Juan Fernando Segovia, en su artículo la interpretación constitucional populista indaga en el concepto de constitucionalismo popular tal como se lo ha acuñado en los Estados Unidos de Norteamérica; expone sus diversas versiones y se concentra en la obra de Larry Kramer, The people themselves. Estudia las afirmaciones y las posiciones de diferentes juristas y profesores ligados a esta corriente, especialmente en torno al control judicial de constitucionalidad y la interpretación constitucional. Finaliza con una valoración de un conjunto y una crítica a sus premisas y conclusiones. (Segovia, 2013)

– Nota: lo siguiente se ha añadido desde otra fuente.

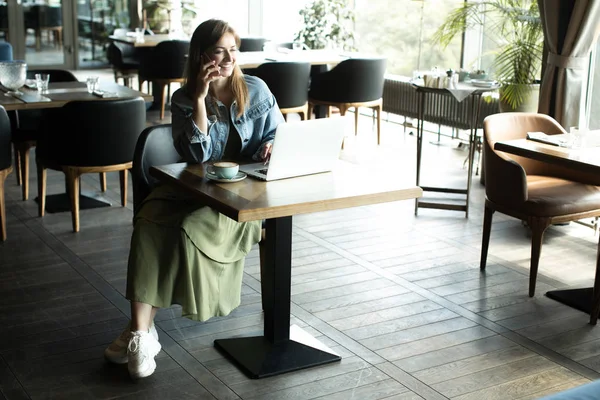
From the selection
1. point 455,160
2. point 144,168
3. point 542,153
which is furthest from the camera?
point 455,160

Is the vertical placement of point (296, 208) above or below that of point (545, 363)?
above

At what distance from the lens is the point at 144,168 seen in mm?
3525

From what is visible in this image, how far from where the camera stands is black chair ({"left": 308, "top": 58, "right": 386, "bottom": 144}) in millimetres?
7035

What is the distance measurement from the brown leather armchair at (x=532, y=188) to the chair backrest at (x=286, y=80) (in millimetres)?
2606

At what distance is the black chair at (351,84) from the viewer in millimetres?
7035

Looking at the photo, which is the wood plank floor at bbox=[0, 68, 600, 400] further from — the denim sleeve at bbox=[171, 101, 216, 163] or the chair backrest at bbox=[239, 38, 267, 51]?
the chair backrest at bbox=[239, 38, 267, 51]

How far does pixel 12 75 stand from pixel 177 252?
2577 mm

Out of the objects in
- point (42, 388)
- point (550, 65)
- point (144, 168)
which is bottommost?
point (42, 388)

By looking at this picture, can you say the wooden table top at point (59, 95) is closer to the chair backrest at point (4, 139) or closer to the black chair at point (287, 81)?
the chair backrest at point (4, 139)

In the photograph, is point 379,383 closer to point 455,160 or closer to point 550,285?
point 550,285

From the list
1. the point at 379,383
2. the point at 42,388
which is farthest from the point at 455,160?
the point at 42,388

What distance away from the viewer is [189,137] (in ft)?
10.6

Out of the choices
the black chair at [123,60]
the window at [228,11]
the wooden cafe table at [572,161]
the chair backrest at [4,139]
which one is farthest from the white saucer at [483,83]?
the window at [228,11]

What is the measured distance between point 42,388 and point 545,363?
1959 millimetres
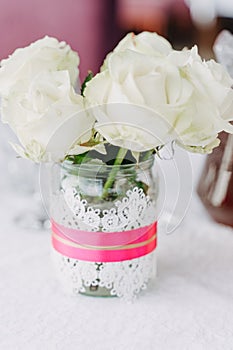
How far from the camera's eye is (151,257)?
92 cm

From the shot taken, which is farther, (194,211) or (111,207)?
(194,211)

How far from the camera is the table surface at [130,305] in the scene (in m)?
0.79

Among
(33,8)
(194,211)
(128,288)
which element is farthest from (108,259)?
(33,8)

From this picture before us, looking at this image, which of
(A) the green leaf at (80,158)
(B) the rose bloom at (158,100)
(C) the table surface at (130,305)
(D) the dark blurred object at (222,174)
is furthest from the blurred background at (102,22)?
(B) the rose bloom at (158,100)

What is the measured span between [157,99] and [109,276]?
10.4 inches

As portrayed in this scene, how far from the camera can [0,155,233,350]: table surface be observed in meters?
0.79

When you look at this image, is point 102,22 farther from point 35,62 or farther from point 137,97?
point 137,97

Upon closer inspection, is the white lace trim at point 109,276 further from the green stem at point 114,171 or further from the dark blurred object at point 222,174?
the dark blurred object at point 222,174

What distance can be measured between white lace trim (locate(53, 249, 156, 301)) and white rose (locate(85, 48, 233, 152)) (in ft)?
0.61

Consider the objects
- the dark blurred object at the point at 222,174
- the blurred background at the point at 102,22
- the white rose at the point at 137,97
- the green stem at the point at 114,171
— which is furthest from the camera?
the blurred background at the point at 102,22

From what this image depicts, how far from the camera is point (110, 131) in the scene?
761 mm

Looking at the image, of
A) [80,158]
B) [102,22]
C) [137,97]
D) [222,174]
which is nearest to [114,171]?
[80,158]

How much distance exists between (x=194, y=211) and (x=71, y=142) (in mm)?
471

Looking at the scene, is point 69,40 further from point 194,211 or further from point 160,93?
point 160,93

En su obra, Segovia realiza un minucioso examen del concepto de "constitucionalismo popular" tal como ha sido acuñado en los Estados Unidos. El autor se centra en las diversas versiones de esta corriente y dedica especial atención a las ideas de Larry Kramer, quien en su obra "The people themselves" defiende que el pueblo es el intérprete final de la Constitución. La obra de Segovia ofrece una valiosa contribución al debate sobre la interpretación constitucional, al analizar en profundidad una corriente que ha cobrado relevancia en los últimos años. Su análisis crítico permite identificar tanto las fortalezas como las debilidades de esta concepción, y plantea importantes interrogantes sobre el papel del pueblo, los jueces y la Constitución en una democracia contemporánea. Segovia analiza las afirmaciones y posiciones de diferentes juristas y profesores vinculados a esta corriente, poniendo especial énfasis en la relación entre el control judicial de constitucionalidad y la interpretación constitucional. Su objetivo es ofrecer una valoración crítica de las premisas y conclusiones de esta corriente, identificando tanto sus fortalezas como sus debilidades. Elementos Clave de la Teoría: El Pueblo como Intérprete Supremo: La idea central es que el pueblo, en tanto fuente originaria del poder constituyente, posee la última palabra en la interpretación de la Constitución. Limitación del Control Judicial: Esta concepción tiende a restringir el papel de los jueces en la interpretación constitucional, argumentando que su función debe ser más bien la de aplicar la voluntad popular expresada en la Constitución. Énfasis en la Democracia Directa: Se promueve la participación directa del pueblo en la toma de decisiones políticas, a través de mecanismos como los referéndums y las iniciativas populares. Cuestionamiento de la Neutralidad Judicial: Se critica la supuesta neutralidad de los jueces, argumentando que sus decisiones están inevitablemente influenciadas por sus propias ideologías y valores.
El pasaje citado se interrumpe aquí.